Task instructions: Extract every one of the lines below word for word, omitting the pictures from your answer.
-- Start of Input material --
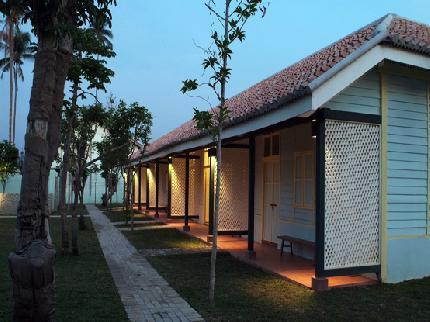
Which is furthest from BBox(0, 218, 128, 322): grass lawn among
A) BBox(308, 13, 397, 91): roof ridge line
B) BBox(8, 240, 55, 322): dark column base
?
BBox(308, 13, 397, 91): roof ridge line

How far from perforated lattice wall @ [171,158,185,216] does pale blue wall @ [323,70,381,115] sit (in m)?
11.9

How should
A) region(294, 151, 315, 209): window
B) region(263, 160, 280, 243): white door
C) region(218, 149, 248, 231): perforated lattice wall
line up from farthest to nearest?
region(218, 149, 248, 231): perforated lattice wall
region(263, 160, 280, 243): white door
region(294, 151, 315, 209): window

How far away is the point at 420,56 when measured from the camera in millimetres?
7695

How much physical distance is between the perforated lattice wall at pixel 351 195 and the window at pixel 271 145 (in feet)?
13.3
-- End of Input material --
Task output:
Which is furthest from BBox(0, 218, 128, 322): grass lawn among
A) BBox(308, 13, 397, 91): roof ridge line
B) BBox(8, 240, 55, 322): dark column base
?
BBox(308, 13, 397, 91): roof ridge line

How far from perforated lattice wall @ [171,158,185,216] does pale blue wall @ [323,70,381,115] sit (in m)?
11.9

How should
A) region(294, 151, 315, 209): window
B) region(263, 160, 280, 243): white door
C) region(218, 149, 248, 231): perforated lattice wall
line up from farthest to nearest?
region(218, 149, 248, 231): perforated lattice wall
region(263, 160, 280, 243): white door
region(294, 151, 315, 209): window

How far away is the point at 420,56 when measured from the camera in millimetres?
7695

How much physical distance is between the perforated lattice wall at pixel 351 195 and the window at pixel 271 145 (in feet)?
13.3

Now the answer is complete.